There is a whistleblower protection provided under the Act which must be incorporated into employee contracts or non-disclosure agreements. What does this mean? Whistleblowers who disclose trade secrets to an attorney or government official are protected from retaliation and agreements must disclose this fact. Any company or farm which does not do this will be unable to recover punitive double damages (awarded to punish the defendant) or attorney’s fees in litigation.
Damages awarded under the Act will be slightly different than those at the state level and may include injunctive relief (stopping the other party from using the secret), damages, and the possibility of double damages for willful and malicious misappropriation of the trade secret. The willful and malicious standard will be decided on a case-by-case basis and depends on the unique situation of the parties. The Act authorizes damages for the actual loss of any and all unjust enrichment caused by the misappropriation. Reasonable royalty is not looked favorably upon but may be used where actual damages cannot be determined. For further discussion on damages under the UTSA for a comparison, see Dr. Terry Griffin’s analysis here.
Lastly, the Act applies to almost everyone, not just in cases where a trade relationship exists. What does that really mean? Instead of the lawsuit only arising out of a relationship between a farmer and his co-op or agriculture technology provider (ATP), the Act applies even where an employee may be talking business with someone outside of a formal relationship.

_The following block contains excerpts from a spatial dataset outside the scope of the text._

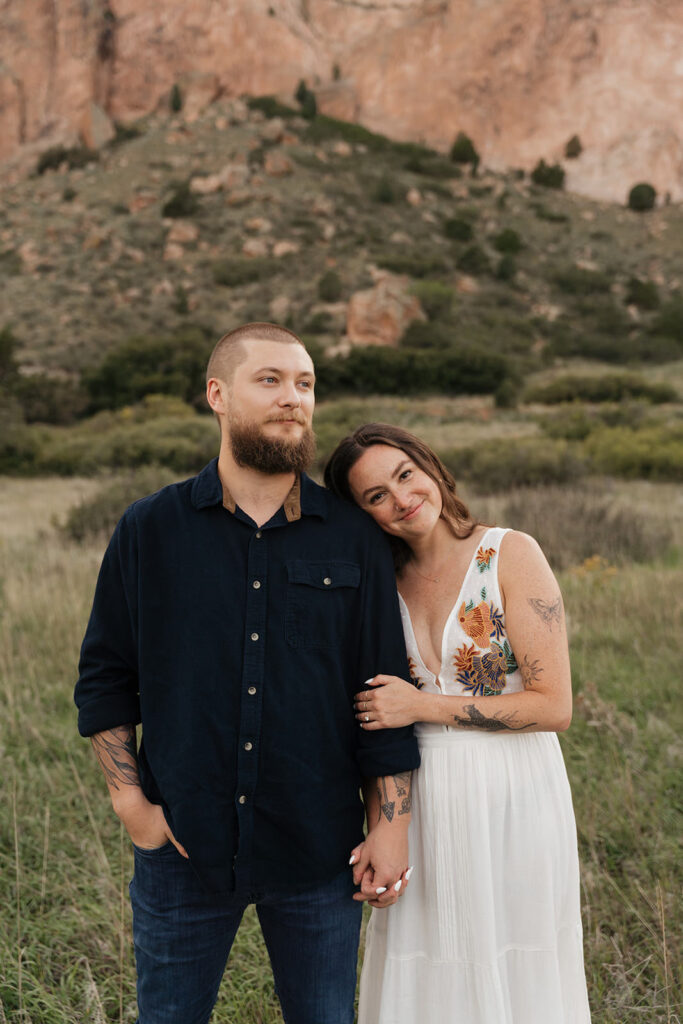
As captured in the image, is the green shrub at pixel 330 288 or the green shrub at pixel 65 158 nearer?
the green shrub at pixel 330 288

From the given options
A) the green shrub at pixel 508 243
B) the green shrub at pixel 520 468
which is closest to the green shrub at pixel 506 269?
the green shrub at pixel 508 243

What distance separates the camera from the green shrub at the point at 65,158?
50688mm

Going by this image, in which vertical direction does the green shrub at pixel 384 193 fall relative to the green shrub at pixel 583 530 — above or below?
above

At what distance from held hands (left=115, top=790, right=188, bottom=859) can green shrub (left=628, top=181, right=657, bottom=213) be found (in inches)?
2413

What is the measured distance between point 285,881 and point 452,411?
68.5 feet

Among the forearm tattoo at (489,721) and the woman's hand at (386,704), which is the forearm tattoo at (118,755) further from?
the forearm tattoo at (489,721)

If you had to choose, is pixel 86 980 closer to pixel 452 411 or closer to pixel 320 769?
pixel 320 769

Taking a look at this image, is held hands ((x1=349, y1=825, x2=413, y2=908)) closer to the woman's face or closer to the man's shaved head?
the woman's face

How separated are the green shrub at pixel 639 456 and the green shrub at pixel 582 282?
1127 inches

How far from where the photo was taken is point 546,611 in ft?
5.81

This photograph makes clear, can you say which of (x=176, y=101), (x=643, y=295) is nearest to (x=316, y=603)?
(x=643, y=295)

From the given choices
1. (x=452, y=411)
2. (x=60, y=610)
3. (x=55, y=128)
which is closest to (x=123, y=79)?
(x=55, y=128)

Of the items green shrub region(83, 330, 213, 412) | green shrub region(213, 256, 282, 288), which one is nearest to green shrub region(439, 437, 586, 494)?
green shrub region(83, 330, 213, 412)

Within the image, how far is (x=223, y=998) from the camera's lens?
2.36 metres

An attorney consulting with a client on a misappropriation case will carefully consider all these differences between a state law and the federal Defend Trade Secrets Act. Whether to pursue the lawsuit at the state level or the federal level will be decided by specific facts, and an experienced attorney will be able to guide the farmer as to which method is best for a particular situation. Being aware of the new legislation and the potential advantages for protection of farm data provided by the Act is important to the ongoing business of the farm.
This post is not to be considered legal advice but simply educational in nature. Please consult an attorney for your specific needs.